Remi, der seit zwei Monaten in dieser Einöde lebte, wirkte mit seinen langen Haaren und seinem struppigen Bart selbst wie ein Brigant.

Doch das junge Mädchen bezeigte bei seinem Anblick keinerlei Furcht, sondern wies auf den Toten, senkte wieder den Kopf und brach in Tränen aus.

Remi wartete einige Zeit, damit das Mädchen sich ausweinen konnte.
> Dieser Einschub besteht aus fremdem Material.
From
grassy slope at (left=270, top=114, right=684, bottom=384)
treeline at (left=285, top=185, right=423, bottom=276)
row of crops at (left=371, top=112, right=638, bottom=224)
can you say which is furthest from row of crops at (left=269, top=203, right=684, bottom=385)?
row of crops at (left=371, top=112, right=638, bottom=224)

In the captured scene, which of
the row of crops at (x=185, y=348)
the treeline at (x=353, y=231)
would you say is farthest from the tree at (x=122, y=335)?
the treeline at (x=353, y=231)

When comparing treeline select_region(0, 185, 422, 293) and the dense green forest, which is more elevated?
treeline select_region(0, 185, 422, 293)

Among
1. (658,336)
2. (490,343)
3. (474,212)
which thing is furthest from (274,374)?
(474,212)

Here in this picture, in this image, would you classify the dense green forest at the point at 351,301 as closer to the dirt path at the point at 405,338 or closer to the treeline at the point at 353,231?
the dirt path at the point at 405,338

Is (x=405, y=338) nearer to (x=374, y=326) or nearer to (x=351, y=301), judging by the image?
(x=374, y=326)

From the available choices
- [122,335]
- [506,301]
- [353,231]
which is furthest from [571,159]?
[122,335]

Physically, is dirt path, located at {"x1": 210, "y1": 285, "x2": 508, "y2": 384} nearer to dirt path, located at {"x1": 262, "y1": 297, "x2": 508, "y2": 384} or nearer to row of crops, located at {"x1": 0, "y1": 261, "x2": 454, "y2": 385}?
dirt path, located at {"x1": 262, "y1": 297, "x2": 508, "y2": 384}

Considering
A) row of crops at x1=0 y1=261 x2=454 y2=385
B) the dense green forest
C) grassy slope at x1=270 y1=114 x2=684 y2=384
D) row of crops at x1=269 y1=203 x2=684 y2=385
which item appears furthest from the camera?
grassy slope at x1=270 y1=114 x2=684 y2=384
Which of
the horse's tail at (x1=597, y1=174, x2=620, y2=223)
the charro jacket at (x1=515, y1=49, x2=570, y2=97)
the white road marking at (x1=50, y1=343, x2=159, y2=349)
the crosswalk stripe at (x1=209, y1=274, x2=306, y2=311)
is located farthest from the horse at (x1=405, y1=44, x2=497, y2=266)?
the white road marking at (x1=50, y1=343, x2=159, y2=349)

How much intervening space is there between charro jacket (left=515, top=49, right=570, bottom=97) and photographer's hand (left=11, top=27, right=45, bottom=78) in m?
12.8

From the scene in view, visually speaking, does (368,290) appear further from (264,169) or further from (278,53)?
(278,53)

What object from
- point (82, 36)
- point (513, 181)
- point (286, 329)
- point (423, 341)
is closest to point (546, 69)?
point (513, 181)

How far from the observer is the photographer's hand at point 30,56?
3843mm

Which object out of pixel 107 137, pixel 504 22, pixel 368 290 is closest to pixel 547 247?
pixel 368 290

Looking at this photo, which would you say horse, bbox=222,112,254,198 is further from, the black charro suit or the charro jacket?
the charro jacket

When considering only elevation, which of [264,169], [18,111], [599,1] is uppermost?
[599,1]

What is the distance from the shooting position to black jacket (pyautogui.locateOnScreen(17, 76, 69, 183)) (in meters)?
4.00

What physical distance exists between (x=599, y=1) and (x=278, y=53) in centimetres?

Dann bedeutete er ihm, aufzustehen und ihm zu folgen.

Das Mädchen erhob sich, stieß drei Rufe aus, auf die keine Antwort erfolgte, legte mit jugendlicher und ungekünstelter Anmut Hand und Kopf an Remis Schulter und ging im gleichen Schritt neben ihm her.

Eine Dreiviertelstunde später erreichten sie den Palisadenzaun.

Die Tiere drängten sich am Tor, seit sie die beiden erblickt hatten, und scharten sich voller Wiedersehensfreude um sie, als sie eintraten.

Der Hund bellte, das Schwein grunzte, die Kuh muhte, das Pferd wieherte, die Katze miaute, der Hahn krähte.

Eva betrat das irdische Paradies, und jedes Tier begrüßte sie auf seine Manier. Nur der Mensch schwieg, doch als er die Tür seines Hauses öffnete, klopfte sein Herz wie nie zuvor.